PASSAGE GIVEN:

┌────────

Wednesday, 15 November 2017

Thither FHISO



I want to temporarily break my blogging hiatus to summarise the progress of everyone’s genealogical friend: FHISO.

There can’t seriously be anyone in the community who hasn’t heard of FHISO (Family History Information Standards Organisation), but how many of you might have written it off? If so then look again! I want to raise awareness of its recent substantial progress, and to challenge pundits to evaluate its relevance.


History

To put this article in context, let’s just wind things back to 2010. Pat Richley-Erickson (alias DearMYRTLE), Greg Lamberson, and Russ Worthington, had become so fed up with the problems of sharing basic genealogical data that they created the BetterGEDCOM wiki: its goal being to produce an internationally applicable standard for the sharing and long-term storage of genealogical data.

Although this wiki garnered huge support — 134 members within its first year, contributing over 3,000 pages and 8,500 discussion posts — no actual standard emerged. The reasons for this were manyfold: there was no real structure or assigned responsibilities in the membership, the goal was too poorly defined (what genealogical scope? what level of backwards compatibility?), and there was no technical strategy (what technologies? what file formats?). As a result, discussions — valuable as they were — became mired in minutia, no consensus was reached, and nothing was formally written up.

└────────

A block of data
┌────────

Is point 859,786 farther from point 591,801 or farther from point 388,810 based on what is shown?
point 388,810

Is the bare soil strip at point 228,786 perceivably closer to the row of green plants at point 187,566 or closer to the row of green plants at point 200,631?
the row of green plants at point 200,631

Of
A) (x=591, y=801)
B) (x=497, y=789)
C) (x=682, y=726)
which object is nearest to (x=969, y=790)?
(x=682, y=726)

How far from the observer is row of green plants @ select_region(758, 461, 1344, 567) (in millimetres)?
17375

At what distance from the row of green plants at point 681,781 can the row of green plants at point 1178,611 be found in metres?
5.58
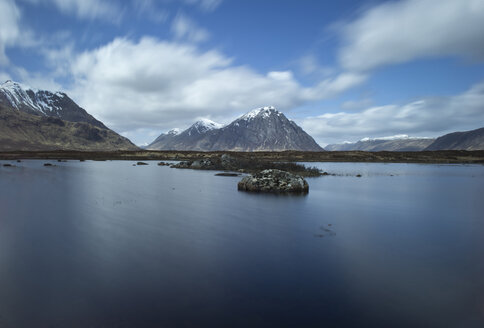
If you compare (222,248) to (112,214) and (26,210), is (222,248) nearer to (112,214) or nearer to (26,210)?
(112,214)

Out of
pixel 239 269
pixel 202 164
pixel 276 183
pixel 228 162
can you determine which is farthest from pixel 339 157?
pixel 239 269

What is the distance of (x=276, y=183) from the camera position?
2792 centimetres

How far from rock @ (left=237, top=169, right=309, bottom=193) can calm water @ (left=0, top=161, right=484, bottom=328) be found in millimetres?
9991

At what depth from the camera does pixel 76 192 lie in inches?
1033

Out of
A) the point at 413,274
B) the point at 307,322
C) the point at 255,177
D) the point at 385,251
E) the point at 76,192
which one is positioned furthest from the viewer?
the point at 255,177

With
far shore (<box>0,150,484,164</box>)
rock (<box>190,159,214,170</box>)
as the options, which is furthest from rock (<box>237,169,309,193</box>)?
far shore (<box>0,150,484,164</box>)

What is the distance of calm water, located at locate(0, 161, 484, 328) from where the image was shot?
640cm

└────────

PROBLEMS TO WORK ON:
1 - Answer these questions from the FHISO blog post, each on its own line:
(a) What is the full name of FHISO?
(b) Who created the BetterGEDCOM wiki?
(c) How many members did the wiki have within its first year?
2 - Do these statements agree with the FHISO blog post? Answer yes or no for each and quote the words that decide it.
(a) The BetterGEDCOM wiki resulted in a formal standard.
(b) In its first year, wiki members contributed over 5,000 pages.
(c) The wiki's goal included long-term storage of genealogical data.
3 - Write the next part of the FHISO blog post, starting after its last sentence.

ANSWERS TO THE PROBLEMS:
1 -
(a) Family History Information Standards Organisation
(b) Pat Richley-Erickson (alias DearMYRTLE), Greg Lamberson, and Russ Worthington
(c) 134

2 -
(a) No: "no actual standard emerged"
(b) No: "contributing over 3,000 pages and 8,500 discussion posts"
(c) Yes: "its goal being to produce an internationally applicable standard for the sharing and long-term storage of genealogical data"

3 -
Early in 2012, a small group of BetterGEDCOM members formed FHISO with the goal of overcoming these failings. They spent considerable effort designing an organisation that would accommodate a large and diverse number of contributors, and in planning for consensus-building and digital organisation.

In April 2012, it received a grant from genealogist Megan Smolenyak to help get the organisation started, and during the remainder of 2012 it pulled off an incredible coup by getting industry support from the following high-profile Founding Members (in chronological order of announcement):


During the summer of 2012, there were a number of blog-posts related to GEDCOM-X and to FHISO, including those of Louis Kessler (Whither GEDCOM-X?, 7 Jun 2012), Randy Seaver (Whither FHISO and GEDCOM X? Observations and Commentary, 18 Jul 2012), Tamura Jones (FHISO and GEDCOM X, 18 Jul 2012), and Pat Richley-Erickson (Whose sandbox is it anyway?, 19 Jul 2012). Randy’s subsequent Follow-Up Friday (20 Jul 2012) provided a more complete summary.

These posts were mostly concerned with proprietary versus community standards. GEDCOM-X was new and people believed that it would be a competing de facto standard — exacerbated by the fact that FamilySearch weren’t in the list of Founding Members, above. This turned out to be ill-founded paranoia (more on this in a moment), but even FHISO was defensive and quietly concerned, as can be inferred from GeneJ’s contribution to Randy’s summary.

During March 2013, in order to try and keep membership attention in the absence of technical work, FHISO began its Call For Papers initiative. The idea was that people could send in their ideas and proposals in preparation for more consensus-based work. Although quite a few papers were submitted, and on a wide range of topics, the number of distinct submitters was small — possibly an unrecognised warning to FHISO that few people would find the time or inclination if the effort was onerous.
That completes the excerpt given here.